Challenge 1 - Reproduce the listing word for word, starting with the line that contains "What is the" and going on through the final line of the listing.

Excerpt to read -
>>>>>

Update – Oct 26, 2011: Exactly 2 years after the initial Sarnafil PVC Roof repair (read details below) I went back to that roof. This time, there were 17 new holes in the roof. I repaired it once again with IB PVC flat roofing material. Check out the full review of this latest .

Update 2: a Trocal roof repair also reviewed below – a section of that roof has completely shattered over the past winter, and we had replaced it with an IB PVC Flat Roof in the spring of 2011.

Check out the video of this new PVC Roof repair:

Original PVC Roof repair article

PVC roofing is one of the longest lasting flat roof membrane systems, and most PVC roofs installed, will last in excess of 25-30 years. PVC roofing utilizes Hot-Air welding of the seams, which allows the roof to remain watertight for many years, as there is no adhesive to fail ( as is the case with EPDM rubber roofing ). Still, even PVC roofs can leak. Sometimes because of poor installation, and sometimes because of physical damage to the roofing membrane. You may have heard about the Trocal PVC roof failures, which was the only major case of PVC roof failures (below we will explain how Trocal roofs failed).

<<<<<

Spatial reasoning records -
>>>>>

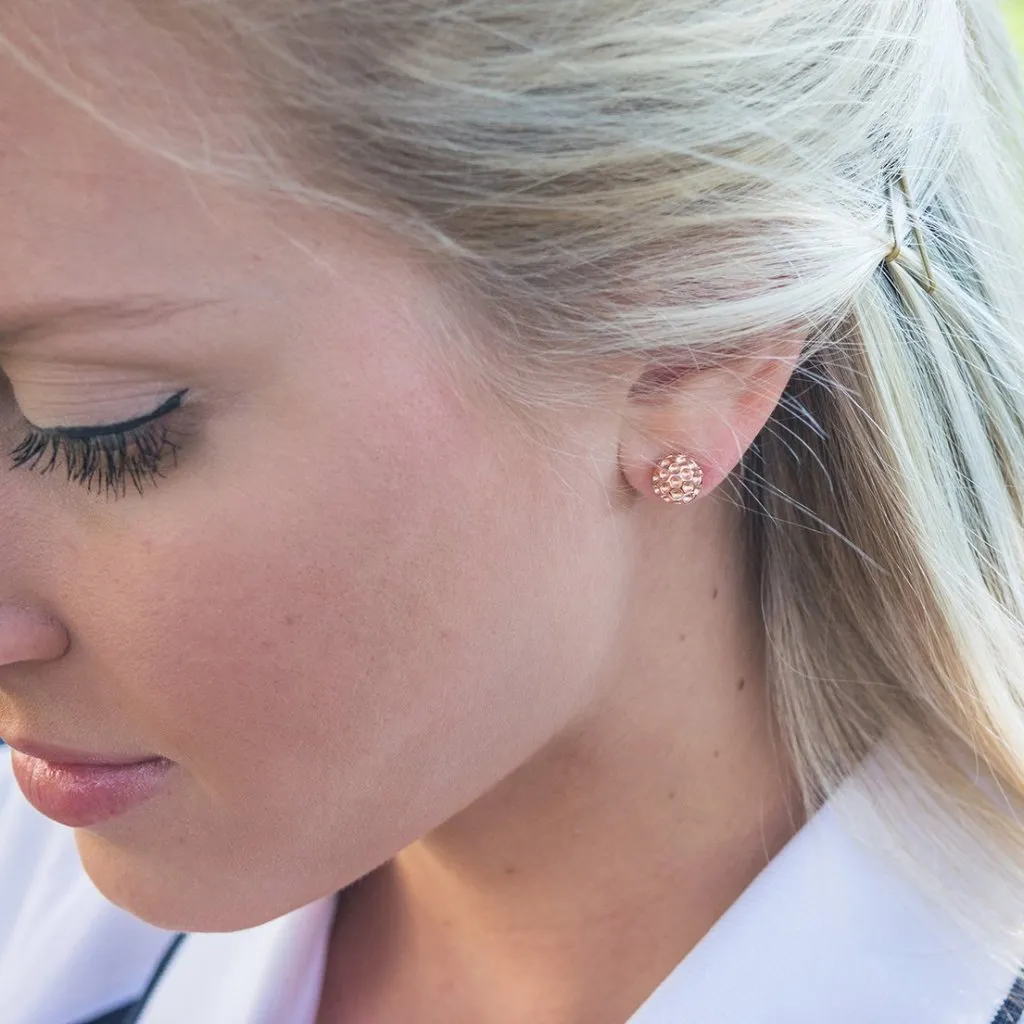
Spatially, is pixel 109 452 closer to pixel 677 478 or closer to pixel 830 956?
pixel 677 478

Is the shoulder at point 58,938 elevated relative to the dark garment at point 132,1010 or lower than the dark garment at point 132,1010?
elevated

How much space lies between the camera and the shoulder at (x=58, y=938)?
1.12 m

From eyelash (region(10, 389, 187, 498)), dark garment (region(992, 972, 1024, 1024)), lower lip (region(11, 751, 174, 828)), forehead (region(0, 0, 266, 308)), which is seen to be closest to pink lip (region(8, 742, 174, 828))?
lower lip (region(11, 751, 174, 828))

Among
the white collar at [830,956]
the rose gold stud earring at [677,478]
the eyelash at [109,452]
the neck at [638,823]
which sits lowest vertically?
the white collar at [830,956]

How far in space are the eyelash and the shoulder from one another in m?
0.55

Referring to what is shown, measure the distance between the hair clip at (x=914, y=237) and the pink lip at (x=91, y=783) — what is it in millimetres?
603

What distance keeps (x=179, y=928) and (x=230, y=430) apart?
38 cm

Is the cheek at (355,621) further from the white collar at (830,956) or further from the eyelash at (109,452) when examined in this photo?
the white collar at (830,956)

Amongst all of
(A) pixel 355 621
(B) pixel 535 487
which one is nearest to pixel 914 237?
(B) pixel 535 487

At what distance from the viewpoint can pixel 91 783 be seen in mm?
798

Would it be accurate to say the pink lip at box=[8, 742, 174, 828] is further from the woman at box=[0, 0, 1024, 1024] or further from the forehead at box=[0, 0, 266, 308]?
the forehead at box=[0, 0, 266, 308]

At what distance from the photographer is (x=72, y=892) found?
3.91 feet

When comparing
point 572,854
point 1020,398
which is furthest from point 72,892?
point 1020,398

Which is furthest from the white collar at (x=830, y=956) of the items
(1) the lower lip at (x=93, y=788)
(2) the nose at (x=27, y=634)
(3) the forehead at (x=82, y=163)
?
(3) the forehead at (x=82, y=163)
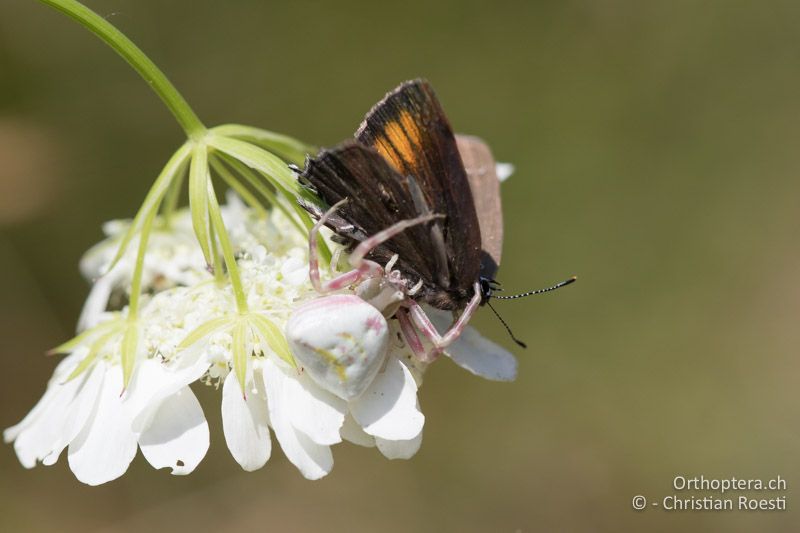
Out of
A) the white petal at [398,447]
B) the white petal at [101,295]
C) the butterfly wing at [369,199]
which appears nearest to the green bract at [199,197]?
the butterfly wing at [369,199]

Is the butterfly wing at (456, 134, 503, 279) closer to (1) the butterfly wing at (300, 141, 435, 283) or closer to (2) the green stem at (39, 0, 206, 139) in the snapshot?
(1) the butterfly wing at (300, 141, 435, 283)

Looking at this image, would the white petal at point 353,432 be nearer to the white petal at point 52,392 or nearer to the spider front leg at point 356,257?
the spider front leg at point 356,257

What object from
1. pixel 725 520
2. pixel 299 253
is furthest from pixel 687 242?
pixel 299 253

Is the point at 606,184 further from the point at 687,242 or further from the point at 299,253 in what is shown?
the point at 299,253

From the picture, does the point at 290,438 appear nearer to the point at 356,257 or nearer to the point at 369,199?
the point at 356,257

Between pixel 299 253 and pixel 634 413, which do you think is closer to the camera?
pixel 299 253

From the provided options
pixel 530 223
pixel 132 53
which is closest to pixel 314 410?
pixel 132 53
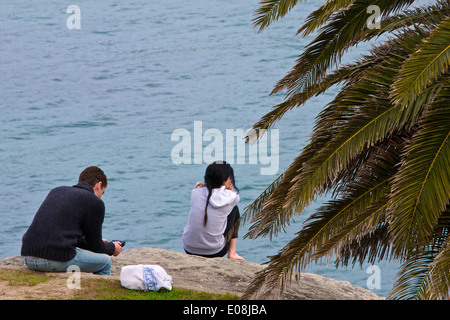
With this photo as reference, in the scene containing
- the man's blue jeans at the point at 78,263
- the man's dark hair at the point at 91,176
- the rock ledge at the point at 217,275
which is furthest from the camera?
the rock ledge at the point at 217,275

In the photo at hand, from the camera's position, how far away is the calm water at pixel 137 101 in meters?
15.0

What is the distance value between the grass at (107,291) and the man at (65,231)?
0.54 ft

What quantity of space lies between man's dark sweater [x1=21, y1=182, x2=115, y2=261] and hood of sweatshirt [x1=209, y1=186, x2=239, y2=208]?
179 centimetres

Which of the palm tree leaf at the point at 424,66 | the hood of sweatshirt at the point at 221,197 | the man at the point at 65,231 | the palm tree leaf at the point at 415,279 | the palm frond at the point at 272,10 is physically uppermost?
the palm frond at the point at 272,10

<<<<<

Challenge 2 - According to the excerpt on PVC roof repair, how long do most installed PVC roofs last?

Full solution 1 -
What is the distance value between the grass at (107,291) and the man at (65,231)?
0.54 ft

What quantity of space lies between man's dark sweater [x1=21, y1=182, x2=115, y2=261] and hood of sweatshirt [x1=209, y1=186, x2=239, y2=208]?
179 centimetres

Which of the palm tree leaf at the point at 424,66 | the hood of sweatshirt at the point at 221,197 | the man at the point at 65,231 | the palm tree leaf at the point at 415,279 | the palm frond at the point at 272,10 is physically uppermost?
the palm frond at the point at 272,10

Full solution 2 - In excess of 25-30 years.